If you step into __allshl in the debugger, you can find that it will use shld to shift 64-bit integer. VC provides some intrinsics which map to CPU instructions. For example, __ll_lshift will map to shld.

Because the high dword of vl is 0, we can simplify our code:

bool shl_overflow(unsigned long v, int cl)
{
    unsigned long long vl = __ll_lshift(v, cl);
    return (static_cast<unsigned long>(vl >> 32)) != 0;
}

The assembly looks like:

mov     eax, DWORD PTR _v$[esp-4]
mov     ecx, DWORD PTR _cl$[esp-4]
xor     edx, edx
shld    edx, eax, cl
test    edx
jne     overflow

Much better now.

Another approach is based on bit representation.

bool shl_overflow(unsigned long v, int cl)
{
    v = _rotl(v, cl);
    unsigned long index;
    return _BitScanForward(&index, v) ? index >= cl : false;
}

The idea is simple. If v << cl overflows, that means the most significant cl bits of v should contains "1".

There are two ways to test that.

1. Scan v from the least significant bits to the most, and test the index against 32 – cl. However, we have to handle the case when cl = 0.

2. Rotate v cl bits left first, so the most significant cl bits will be the least significant cl bits. Then we can scan and test the index against cl directly.

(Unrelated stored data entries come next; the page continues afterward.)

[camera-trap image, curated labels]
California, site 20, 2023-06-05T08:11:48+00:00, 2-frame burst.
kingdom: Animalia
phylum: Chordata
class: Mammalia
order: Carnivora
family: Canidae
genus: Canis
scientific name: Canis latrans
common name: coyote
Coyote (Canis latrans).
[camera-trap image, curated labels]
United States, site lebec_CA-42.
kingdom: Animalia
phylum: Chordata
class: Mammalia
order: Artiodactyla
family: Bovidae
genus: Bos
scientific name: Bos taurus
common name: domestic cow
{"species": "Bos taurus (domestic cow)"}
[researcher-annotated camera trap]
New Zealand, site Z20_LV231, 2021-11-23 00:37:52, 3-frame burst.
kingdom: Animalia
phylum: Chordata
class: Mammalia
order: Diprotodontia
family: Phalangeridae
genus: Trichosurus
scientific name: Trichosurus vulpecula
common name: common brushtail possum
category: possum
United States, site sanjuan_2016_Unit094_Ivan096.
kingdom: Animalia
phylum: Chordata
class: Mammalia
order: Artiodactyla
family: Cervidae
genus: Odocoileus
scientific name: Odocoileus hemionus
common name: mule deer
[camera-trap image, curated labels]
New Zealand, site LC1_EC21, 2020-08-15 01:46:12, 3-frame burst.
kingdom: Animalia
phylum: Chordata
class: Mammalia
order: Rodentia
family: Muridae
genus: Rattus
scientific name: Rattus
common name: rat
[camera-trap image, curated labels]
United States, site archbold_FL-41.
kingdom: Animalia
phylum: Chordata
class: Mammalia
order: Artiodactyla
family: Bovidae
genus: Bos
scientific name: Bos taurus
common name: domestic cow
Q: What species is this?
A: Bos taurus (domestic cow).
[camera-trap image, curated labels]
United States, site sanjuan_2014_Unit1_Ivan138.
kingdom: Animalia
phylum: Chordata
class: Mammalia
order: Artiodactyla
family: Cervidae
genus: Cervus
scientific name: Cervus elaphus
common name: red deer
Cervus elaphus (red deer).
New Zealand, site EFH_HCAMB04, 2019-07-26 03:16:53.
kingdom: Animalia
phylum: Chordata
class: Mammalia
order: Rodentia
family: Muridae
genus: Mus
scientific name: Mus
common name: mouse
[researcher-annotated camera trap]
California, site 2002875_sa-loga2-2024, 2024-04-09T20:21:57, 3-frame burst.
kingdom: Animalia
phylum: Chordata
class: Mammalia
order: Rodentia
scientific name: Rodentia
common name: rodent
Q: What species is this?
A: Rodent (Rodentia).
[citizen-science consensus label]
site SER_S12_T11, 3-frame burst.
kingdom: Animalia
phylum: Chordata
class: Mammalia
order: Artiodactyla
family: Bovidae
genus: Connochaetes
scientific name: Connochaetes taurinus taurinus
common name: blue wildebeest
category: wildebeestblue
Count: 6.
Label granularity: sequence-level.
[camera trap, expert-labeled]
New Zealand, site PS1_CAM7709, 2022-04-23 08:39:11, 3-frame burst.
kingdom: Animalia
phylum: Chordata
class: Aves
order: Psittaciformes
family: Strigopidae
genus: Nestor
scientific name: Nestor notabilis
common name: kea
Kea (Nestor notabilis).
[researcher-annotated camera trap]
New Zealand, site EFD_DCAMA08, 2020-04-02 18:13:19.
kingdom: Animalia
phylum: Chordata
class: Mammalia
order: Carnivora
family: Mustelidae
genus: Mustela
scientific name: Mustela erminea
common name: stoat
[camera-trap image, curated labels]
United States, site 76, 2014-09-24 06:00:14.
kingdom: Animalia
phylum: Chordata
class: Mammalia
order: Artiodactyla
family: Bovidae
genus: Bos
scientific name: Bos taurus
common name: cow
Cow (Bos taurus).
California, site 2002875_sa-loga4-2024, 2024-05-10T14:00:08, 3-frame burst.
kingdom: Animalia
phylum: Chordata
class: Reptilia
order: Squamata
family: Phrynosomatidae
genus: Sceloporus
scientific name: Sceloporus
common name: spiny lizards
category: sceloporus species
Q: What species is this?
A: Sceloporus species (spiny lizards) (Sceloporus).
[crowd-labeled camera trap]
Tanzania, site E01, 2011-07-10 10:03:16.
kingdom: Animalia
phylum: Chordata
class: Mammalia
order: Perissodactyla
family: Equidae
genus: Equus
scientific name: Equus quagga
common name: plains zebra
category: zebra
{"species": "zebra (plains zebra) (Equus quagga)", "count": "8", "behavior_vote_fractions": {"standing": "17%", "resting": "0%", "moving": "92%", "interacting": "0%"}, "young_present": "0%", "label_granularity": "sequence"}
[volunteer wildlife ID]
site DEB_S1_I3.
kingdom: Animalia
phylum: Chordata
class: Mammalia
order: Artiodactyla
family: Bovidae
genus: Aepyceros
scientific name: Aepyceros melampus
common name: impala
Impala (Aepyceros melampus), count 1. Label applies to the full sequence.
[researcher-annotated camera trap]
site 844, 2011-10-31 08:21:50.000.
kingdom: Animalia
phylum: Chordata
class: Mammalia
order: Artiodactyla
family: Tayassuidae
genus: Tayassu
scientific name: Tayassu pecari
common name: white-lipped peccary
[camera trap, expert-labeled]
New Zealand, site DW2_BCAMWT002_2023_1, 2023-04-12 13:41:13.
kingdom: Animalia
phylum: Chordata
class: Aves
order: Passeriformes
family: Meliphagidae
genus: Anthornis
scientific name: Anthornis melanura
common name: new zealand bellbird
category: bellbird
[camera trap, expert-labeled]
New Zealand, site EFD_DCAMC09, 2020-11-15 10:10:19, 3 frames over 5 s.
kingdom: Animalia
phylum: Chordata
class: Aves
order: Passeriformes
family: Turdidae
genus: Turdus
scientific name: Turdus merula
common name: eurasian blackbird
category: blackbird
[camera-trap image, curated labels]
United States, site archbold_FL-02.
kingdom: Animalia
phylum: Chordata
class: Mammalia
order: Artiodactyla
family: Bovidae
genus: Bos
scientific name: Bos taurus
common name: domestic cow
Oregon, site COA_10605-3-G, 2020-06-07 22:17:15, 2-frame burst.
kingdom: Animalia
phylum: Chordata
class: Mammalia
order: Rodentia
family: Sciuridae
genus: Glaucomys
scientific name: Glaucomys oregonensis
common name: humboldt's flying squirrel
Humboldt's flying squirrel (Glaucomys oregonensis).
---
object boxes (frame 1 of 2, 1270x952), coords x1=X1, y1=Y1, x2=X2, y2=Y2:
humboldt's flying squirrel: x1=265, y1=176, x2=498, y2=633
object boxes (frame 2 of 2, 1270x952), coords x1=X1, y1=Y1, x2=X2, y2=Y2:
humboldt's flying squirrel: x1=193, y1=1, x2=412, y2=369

Notice that, the scan may fail if v is 0. The second way is simpler and more efficient.

The assembly looks like:

mov     ecx, DWORD PTR _cl$[esp-4]
mov     eax, DWORD PTR _v$[esp-4]
rol     eax, cl
bsf     eax, eax
je      notoverflow
cmp     eax, ecx
jl      overflow

It only uses two registers. It can also be extended to handle 64-bit shift. One drawback is an extra conditional jump (The extra jump can be replaced by "cmovz eax, ecx", but there is no way to ask the compiler to generate that)